Residents now have more time to weigh in on what could be one of the biggest infrastructure projects in Mono County’s history.
A brand new geothermal plant that will generate as much power as all three existing Ormat Technologies power plants east of Mammoth Lake is in the works. Last week, the Bishop Bureau of Land Management (BLM) extended the time to comment on the project to Jan. 30.
The 38-megawatt geothermal plant is proposed for a site adjacent to the existing Casa Diablo Road geothermal complex, tucked up against the volcanic bluffs to the east of the complex. The project is in the planning and environmental review phase and is expected to come to fruition several years from now, if it is approved by the federal land agencies on whose land it will sit.
In the meantime, the project is undergoing a federally mandated environmental review process, called a draft Environmental Impact Statement (EIS). BLM extended the public comment period on this draft, originally due on Jan. 15. The comments are now due to the appropriate federal offices (see sidebar) by close of business Wednesday, Jan. 30.
The proposed plant, called the Casa Diablo IV plant, will include as many as 16 new wells and the pipeline to bring the geothermal brine from those wells to the plant. The approximately nine-mile-long pipeline is proposed to run from wells located to the north and east of Mammoth Lakes, including wells near Shady Rest Park.
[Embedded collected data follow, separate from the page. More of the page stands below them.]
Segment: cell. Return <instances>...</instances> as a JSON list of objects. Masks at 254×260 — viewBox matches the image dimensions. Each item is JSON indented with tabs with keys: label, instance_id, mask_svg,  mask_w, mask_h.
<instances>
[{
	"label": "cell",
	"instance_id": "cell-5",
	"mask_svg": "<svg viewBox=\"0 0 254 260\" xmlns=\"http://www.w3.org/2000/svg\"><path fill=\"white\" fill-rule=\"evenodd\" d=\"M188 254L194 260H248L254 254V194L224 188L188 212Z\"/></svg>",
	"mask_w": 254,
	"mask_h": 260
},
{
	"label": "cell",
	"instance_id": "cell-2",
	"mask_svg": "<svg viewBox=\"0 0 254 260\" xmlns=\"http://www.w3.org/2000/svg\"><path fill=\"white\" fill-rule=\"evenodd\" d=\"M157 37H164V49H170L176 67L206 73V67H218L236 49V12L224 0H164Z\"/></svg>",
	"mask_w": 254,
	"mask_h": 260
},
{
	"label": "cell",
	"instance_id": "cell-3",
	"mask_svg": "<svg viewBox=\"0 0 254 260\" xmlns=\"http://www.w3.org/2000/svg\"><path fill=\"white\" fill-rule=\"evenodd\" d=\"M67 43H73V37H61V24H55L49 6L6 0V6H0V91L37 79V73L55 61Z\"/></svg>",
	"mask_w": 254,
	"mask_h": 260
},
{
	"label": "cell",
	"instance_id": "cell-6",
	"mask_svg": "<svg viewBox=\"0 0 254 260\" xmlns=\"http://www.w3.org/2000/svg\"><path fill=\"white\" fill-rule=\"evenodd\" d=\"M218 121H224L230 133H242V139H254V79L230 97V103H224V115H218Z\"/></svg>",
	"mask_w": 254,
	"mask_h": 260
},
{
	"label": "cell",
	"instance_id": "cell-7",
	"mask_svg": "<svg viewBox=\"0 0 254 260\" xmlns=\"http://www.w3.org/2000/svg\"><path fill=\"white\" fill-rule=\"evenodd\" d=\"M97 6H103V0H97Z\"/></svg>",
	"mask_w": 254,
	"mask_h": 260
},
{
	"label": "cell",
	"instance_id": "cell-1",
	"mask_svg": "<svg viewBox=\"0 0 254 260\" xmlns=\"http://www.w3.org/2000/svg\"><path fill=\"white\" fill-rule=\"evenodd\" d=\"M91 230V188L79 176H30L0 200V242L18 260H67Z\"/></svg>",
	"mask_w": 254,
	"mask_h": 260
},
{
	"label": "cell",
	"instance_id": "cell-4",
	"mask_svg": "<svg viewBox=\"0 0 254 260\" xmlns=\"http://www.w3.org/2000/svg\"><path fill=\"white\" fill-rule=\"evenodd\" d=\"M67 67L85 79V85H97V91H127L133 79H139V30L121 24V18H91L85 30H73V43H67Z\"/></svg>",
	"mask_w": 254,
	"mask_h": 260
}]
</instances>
The prospect of such a large pipeline running though one of Mammoth’s most highly used recreation areas—a pipeline that could be several feet in diameter—has alarmed local recreationists, the Town of Mammoth Lakes, and others, prompting an influx of comments in recent weeks.
The U.S. Forest Service and the state’s Great Basin Unified Air Pollution Control District are cooperating lead agencies for the project
If the project is not delayed significantly, according to Dan Lyster, Mono County’s economic development coordinator, construction could begin on the plant within “the next few years.”
According to Ormat, the project will bring millions of dollars—around $9.1 million—to Mono County, and more during its one-year construction period. Resource extraction projects on federal land, like Casa Diablo IV, pump royalties and money “in lieu of property taxes” into local economies.